Start of Supplied material

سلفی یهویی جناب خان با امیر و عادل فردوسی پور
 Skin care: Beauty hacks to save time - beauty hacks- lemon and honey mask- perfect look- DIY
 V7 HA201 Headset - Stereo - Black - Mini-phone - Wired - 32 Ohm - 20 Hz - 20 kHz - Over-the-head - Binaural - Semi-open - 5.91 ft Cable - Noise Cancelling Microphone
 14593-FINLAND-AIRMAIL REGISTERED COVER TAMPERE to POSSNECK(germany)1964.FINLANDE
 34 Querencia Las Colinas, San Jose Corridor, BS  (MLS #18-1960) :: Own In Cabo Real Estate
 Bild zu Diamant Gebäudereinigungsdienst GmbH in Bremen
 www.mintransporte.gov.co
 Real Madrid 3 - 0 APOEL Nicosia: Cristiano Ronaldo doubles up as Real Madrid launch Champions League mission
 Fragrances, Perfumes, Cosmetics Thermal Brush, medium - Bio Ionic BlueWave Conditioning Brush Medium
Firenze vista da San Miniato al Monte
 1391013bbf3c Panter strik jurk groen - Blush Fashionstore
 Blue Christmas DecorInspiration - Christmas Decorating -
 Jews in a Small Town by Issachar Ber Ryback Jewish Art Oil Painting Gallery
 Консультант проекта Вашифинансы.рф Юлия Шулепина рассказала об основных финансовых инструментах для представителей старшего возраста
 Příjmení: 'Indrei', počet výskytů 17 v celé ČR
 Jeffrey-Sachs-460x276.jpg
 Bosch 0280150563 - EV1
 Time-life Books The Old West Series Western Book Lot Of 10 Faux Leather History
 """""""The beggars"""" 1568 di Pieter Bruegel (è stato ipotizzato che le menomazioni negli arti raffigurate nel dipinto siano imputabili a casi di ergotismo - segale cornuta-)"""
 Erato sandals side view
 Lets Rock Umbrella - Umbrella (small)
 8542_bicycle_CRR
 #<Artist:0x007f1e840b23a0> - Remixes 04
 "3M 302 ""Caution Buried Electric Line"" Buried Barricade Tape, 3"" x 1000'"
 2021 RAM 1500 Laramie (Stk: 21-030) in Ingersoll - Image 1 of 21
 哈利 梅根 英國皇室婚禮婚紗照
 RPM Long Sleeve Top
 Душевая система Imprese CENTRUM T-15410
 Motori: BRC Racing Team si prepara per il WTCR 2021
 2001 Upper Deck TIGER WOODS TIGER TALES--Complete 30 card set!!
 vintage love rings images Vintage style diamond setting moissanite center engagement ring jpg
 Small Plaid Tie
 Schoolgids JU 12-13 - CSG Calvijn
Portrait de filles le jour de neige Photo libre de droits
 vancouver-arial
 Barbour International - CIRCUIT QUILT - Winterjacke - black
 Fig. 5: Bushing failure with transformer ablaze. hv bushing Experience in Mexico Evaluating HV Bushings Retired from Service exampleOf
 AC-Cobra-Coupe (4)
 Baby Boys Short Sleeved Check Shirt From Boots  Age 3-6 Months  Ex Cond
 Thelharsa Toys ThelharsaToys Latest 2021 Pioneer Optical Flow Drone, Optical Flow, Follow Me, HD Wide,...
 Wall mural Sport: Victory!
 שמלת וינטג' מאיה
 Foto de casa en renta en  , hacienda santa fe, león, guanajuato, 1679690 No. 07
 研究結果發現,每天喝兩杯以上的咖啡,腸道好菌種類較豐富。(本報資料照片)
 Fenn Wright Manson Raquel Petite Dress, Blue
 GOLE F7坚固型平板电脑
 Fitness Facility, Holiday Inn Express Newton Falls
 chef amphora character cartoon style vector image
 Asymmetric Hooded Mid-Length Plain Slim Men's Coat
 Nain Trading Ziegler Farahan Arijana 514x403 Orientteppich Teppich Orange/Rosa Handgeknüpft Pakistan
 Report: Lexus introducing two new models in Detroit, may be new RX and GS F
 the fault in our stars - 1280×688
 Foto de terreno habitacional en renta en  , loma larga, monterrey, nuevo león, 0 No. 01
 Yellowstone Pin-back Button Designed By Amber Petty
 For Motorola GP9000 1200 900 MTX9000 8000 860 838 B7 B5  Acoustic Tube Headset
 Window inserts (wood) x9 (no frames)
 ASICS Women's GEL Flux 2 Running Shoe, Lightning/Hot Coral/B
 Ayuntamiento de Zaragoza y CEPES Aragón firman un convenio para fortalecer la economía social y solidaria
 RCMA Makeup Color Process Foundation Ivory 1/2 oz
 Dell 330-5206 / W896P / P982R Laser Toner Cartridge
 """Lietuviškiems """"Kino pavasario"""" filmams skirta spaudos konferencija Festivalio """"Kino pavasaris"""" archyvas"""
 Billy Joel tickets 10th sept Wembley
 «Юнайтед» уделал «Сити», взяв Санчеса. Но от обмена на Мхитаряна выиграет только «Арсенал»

End of Supplied material

Your objective:
Copy out each line of the data above, exactly, if it lies between the line holding "Blue Christmas DecorInspiration" and the line holding "Консультант проекта Вашифинансы.рф", inclusive; copy no other line.

Reply to the exercise:
 Blue Christmas DecorInspiration - Christmas Decorating -
 Jews in a Small Town by Issachar Ber Ryback Jewish Art Oil Painting Gallery
 Консультант проекта Вашифинансы.рф Юлия Шулепина рассказала об основных финансовых инструментах для представителей старшего возраста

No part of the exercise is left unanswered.